# Task objective:
Answer these questions from the council finance update:
1. What is the net debt figure?
2. What did the Council authorize in May?
3. When is the final audited 2025 Annual Report scheduled to be adopted?

Our net debt of $271.2 million is lower than the Long-Term Plan (LTP) estimate for 2024/25 of $279.7 million.

The budget for loan funded operating expense for the 2024/25 year was $9.2 million, however $3.17 million relates to a grant for the proposed Regional Museum storage facility, based in Richmond .

Throughout the year, staff have been advising the Council of a shortfall in rates funding of 
$6.4 million for additional interest and maintenance costs. The balanced budget benchmark indicates an adverse variance against budget of $13.1 million. This reflects the shortfall in funding across all areas of the Council not just the main rates funded areas.

In May, the Council authorised the sale of $3.0 million of ETS carbon credits to be used to partly offset this operational deficit. This additional income has been included in the year end accounts.

Rates arrears at the end of the 2024/2025 year is at was $1,203,501, representing 478 accounts. Of this number, 47% are repeat late payers.

Due to the increase in annual rates, we would expected to see the increase in the debt amount from the previous year however the number of ratepayers with rates arrears exceeding $350 are lower than the previous year, down by 9%.

The Annual report which is based on these numbers is now being being audited and as such, figures are subject to change as part of this process. The final audited 2025 Annual Report is scheduled to be adopted by Council at the inaugural meeting for the new triennium on 29 October.

# Spatial reasoning dataset excerpts:
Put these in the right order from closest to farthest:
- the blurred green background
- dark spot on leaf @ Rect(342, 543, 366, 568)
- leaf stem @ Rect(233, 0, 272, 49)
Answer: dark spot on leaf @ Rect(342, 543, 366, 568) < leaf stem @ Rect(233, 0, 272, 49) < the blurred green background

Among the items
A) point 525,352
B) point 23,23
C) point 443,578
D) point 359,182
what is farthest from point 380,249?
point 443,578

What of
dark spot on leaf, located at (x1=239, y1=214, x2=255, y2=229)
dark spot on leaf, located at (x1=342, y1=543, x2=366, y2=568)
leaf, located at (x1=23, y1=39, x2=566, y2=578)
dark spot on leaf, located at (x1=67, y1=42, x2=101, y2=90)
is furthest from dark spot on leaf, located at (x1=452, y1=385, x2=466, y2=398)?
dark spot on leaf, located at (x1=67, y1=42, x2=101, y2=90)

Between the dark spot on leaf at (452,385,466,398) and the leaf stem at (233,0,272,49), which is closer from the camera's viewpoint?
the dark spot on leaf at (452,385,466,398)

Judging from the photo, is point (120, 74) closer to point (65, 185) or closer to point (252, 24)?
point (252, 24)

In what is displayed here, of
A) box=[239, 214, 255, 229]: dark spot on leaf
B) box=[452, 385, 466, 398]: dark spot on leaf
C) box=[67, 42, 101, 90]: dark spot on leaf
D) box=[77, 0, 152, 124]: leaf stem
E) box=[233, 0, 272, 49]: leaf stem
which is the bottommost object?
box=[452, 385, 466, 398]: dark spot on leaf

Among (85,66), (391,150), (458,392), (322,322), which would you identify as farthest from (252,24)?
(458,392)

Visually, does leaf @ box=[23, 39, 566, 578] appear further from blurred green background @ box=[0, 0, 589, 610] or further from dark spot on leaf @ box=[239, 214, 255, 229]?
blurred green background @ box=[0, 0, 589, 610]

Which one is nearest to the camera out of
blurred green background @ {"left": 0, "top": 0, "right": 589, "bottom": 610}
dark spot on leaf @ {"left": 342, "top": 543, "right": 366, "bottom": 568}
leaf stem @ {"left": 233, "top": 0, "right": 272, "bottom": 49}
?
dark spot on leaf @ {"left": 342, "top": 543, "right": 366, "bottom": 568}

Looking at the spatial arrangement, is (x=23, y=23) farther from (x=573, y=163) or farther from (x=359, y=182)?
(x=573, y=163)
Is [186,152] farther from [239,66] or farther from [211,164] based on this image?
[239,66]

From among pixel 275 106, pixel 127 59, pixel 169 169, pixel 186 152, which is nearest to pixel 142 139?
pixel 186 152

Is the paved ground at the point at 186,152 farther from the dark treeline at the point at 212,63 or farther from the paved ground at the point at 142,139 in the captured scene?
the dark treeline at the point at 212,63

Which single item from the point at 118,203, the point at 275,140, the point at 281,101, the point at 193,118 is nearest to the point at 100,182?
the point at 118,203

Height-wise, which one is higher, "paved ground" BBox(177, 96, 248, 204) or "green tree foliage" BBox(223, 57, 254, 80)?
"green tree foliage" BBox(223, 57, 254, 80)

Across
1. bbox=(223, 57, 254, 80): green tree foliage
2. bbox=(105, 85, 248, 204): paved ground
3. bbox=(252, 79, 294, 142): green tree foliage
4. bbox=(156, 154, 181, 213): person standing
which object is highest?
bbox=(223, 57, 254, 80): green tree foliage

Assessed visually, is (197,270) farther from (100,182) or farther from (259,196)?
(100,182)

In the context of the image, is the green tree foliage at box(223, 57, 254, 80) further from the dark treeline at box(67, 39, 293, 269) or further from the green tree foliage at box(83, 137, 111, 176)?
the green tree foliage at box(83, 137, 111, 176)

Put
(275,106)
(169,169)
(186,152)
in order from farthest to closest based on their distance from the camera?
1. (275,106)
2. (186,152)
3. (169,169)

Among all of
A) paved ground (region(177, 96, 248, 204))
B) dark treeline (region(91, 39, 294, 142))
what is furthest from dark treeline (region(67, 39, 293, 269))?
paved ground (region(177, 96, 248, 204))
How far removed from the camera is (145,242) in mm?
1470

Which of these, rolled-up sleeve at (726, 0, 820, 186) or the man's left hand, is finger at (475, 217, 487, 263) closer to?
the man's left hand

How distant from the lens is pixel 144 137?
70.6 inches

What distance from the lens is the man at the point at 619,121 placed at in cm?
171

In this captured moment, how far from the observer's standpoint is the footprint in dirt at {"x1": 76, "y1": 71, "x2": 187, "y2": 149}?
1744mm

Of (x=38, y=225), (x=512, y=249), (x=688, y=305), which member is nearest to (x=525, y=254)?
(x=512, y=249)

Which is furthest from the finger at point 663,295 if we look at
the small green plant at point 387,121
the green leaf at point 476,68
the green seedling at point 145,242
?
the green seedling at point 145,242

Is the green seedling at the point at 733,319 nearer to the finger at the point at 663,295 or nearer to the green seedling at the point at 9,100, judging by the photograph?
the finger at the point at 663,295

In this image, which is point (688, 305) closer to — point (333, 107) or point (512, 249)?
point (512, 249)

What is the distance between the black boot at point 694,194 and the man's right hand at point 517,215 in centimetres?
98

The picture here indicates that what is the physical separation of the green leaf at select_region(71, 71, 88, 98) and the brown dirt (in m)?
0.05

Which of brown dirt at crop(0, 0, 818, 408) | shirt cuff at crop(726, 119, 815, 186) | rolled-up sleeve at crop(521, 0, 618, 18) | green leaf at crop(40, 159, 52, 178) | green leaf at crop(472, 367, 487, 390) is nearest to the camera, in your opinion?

# Solution:
1. $271.2 million.
2. The sale of $3.0 million of ETS carbon credits to partly offset the operational deficit.
3. At the inaugural meeting for the new triennium on 29 October.